▶ DIRECTIONS: Set the data below down again, exactly, with every picture left out.

▶ Records from a data source:
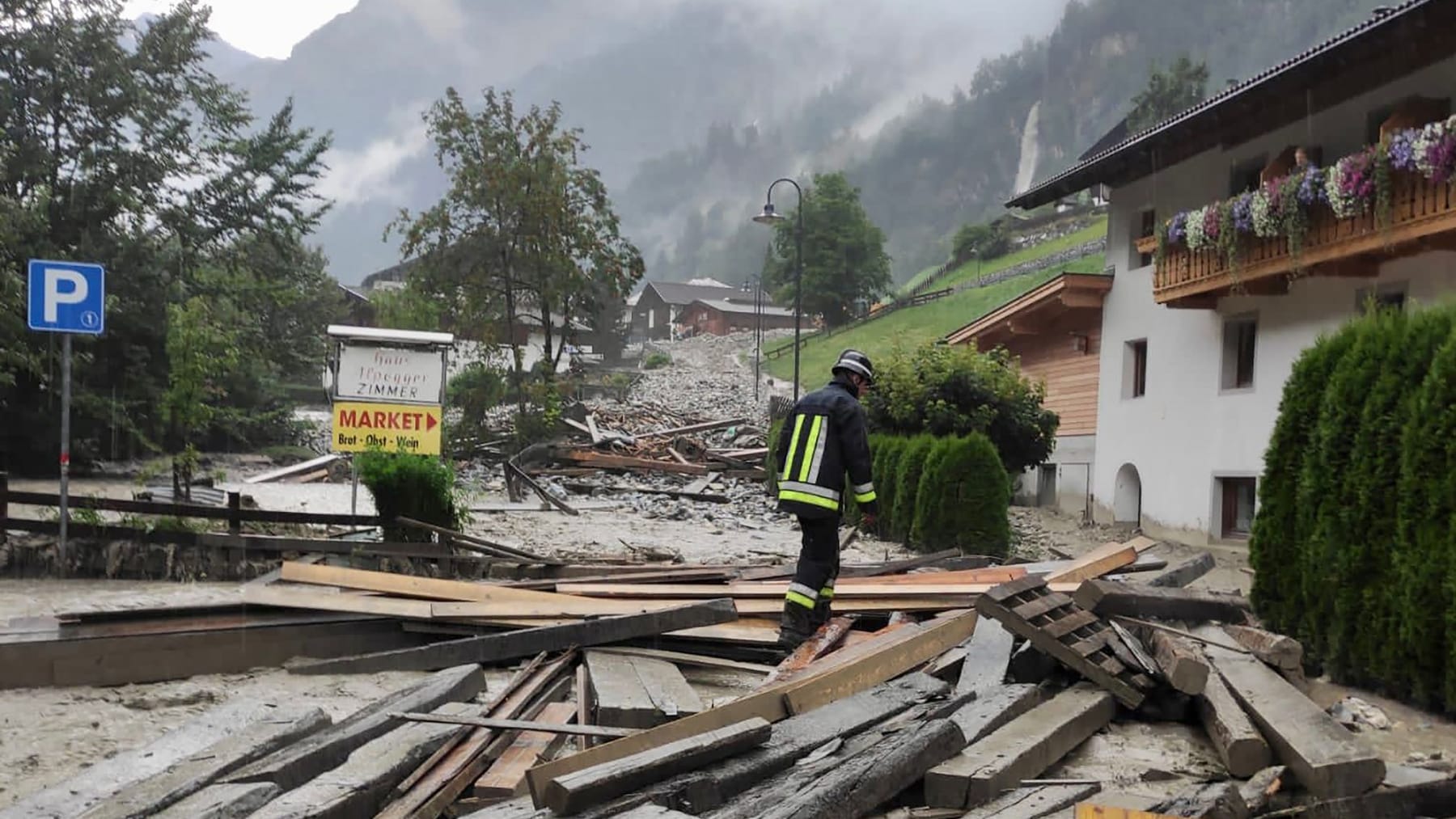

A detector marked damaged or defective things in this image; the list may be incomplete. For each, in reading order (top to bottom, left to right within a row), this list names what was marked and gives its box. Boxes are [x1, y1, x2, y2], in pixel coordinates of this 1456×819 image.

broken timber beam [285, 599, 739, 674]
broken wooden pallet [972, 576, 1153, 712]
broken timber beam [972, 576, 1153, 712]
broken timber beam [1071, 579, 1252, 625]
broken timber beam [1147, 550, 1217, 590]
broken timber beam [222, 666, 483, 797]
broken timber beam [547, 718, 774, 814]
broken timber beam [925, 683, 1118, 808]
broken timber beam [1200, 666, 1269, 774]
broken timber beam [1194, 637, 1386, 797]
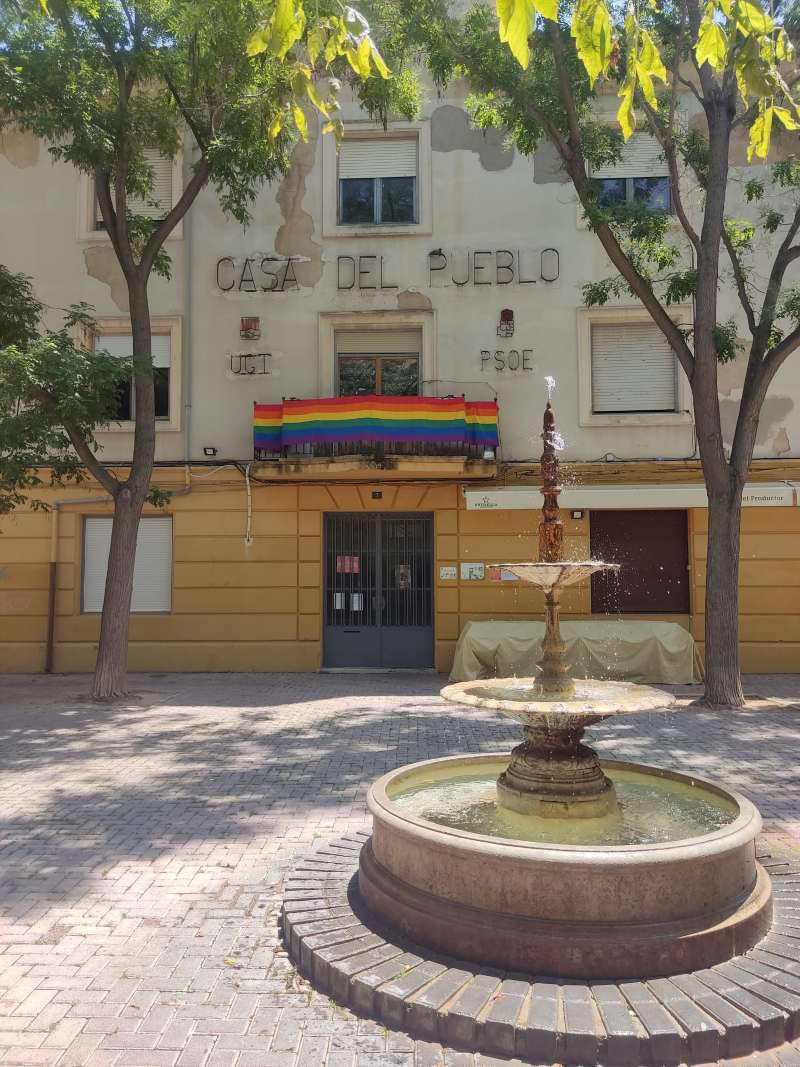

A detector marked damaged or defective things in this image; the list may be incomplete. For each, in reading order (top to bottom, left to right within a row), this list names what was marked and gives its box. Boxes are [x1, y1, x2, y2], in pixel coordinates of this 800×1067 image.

▶ OUTPUT FOR THIS EXERCISE:
A detector marked damaged or defective things in this image; the list may be incomplete. For each, in reading order (top to bottom, left to right within a row), this list names what was marked and gives its box. Boxes are [x1, y1, x2, y2], in pixel coordinates of this 1456×819 image.

broken timber beam [285, 599, 739, 674]
broken wooden pallet [972, 576, 1153, 712]
broken timber beam [972, 576, 1153, 712]
broken timber beam [1071, 579, 1252, 625]
broken timber beam [1147, 550, 1217, 590]
broken timber beam [222, 666, 483, 797]
broken timber beam [547, 718, 774, 814]
broken timber beam [925, 683, 1118, 808]
broken timber beam [1200, 666, 1269, 774]
broken timber beam [1194, 637, 1386, 797]

A detector marked damaged or defective things in this image; the list may be incomplete. For each, in reading order (top to bottom, left to right within a row), this list names what was marked and gives its box. Boxes are [x1, y1, x2, y2], in pixel coordinates of this 800×1067 image.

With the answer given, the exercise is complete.